There are plenty of examples past and present of pickup trucks in particular being sold under different names and brands in different territories. Take the Mitsubishi Triton L200 for example. Over the years, various versions of the Triton have been sold as the Chrysler D-50, Chrysler L200 Express, Dodge D-50, Dodge Ram 50 and the Plymouth Arrow Truck. The latest fifth-generation is also now being sold as the Fiat Fullback and Ram 1200 in Asia and South America.
Don’t forget that Subaru already has a history of collaboration with the BRZ basically being a rebadged Toyota 86, so it’s hard to believe a new Subaru pickup truck wouldn’t be a collaboration of some sort. Even the Mercedes-Benz X-Class pickup, which is another truck we can’t buy in America, is effectively an expensive Nissan Frontier (Navara)!
Is there a market for a Subaru pickup?
Unless a new Subaru pickup truck brought something entirely new to the market, it’s hard to see where the demand is. Let’s face it, pickup trucks are pretty derivative and the pace of pickup truck development is positively glacial, so Subaru would be taking a massive risk if was to bring the market something completely off-the-wall such as an all-electric or even a hydrogen fuel cell off-road pickup truck.
If I was going to put money on it, which I’m not, I’d say that if a Subaru pickup truck does appear on the horizon it will be a model developed by someone else that’s badged as a Subaru to be distributed and sold in America. As Toyota and Subaru already work closely together a Subaru version of the incredible Toyota Hilux would be a good bet, although perhaps not until Toyota produces a new generation Hilux.

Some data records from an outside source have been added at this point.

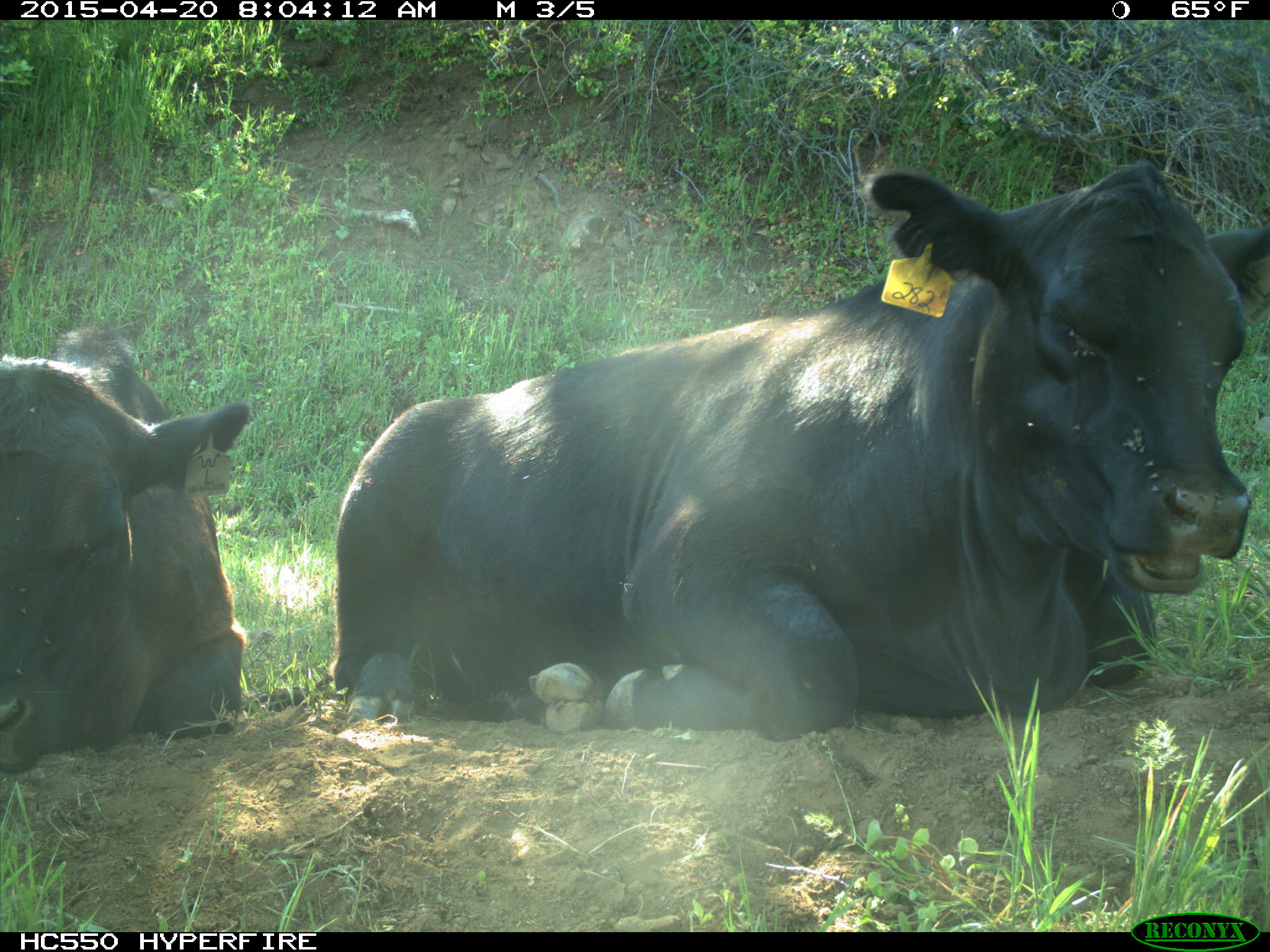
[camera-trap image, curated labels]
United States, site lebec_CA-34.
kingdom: Animalia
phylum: Chordata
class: Mammalia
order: Artiodactyla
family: Bovidae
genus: Bos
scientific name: Bos taurus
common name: domestic cow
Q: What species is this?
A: Bos taurus (domestic cow).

The Hilux got a mid-cycle refresh for the 2021 model year, so it’s possible the rumors about a Subaru Pickup could have come from Subaru and Toyota discussing a Subaru badged version of the 2021 Hilux. Of course, then along came the coronavirus pandemic, and that put paid to a lot of new vehicles that were due on the market.
Although companies like Chevy had brand new generations of models ready to go for 2021, the dramatic slump in new vehicle sales caused by the virus and lockdowns led to the old models being continued and the new ones held back until the 2022 model year. That could be the reason why the 2020 rumors about a new Subaru pickup truck for America appear to have come to nothing.
It’s not that it wasn’t a possibility because so many credible websites coming out with similar stories at the same time are rarely entirely wrong about what’s coming in the auto industry, but since March 2020 we’ve all been living in a world that nobody predicted.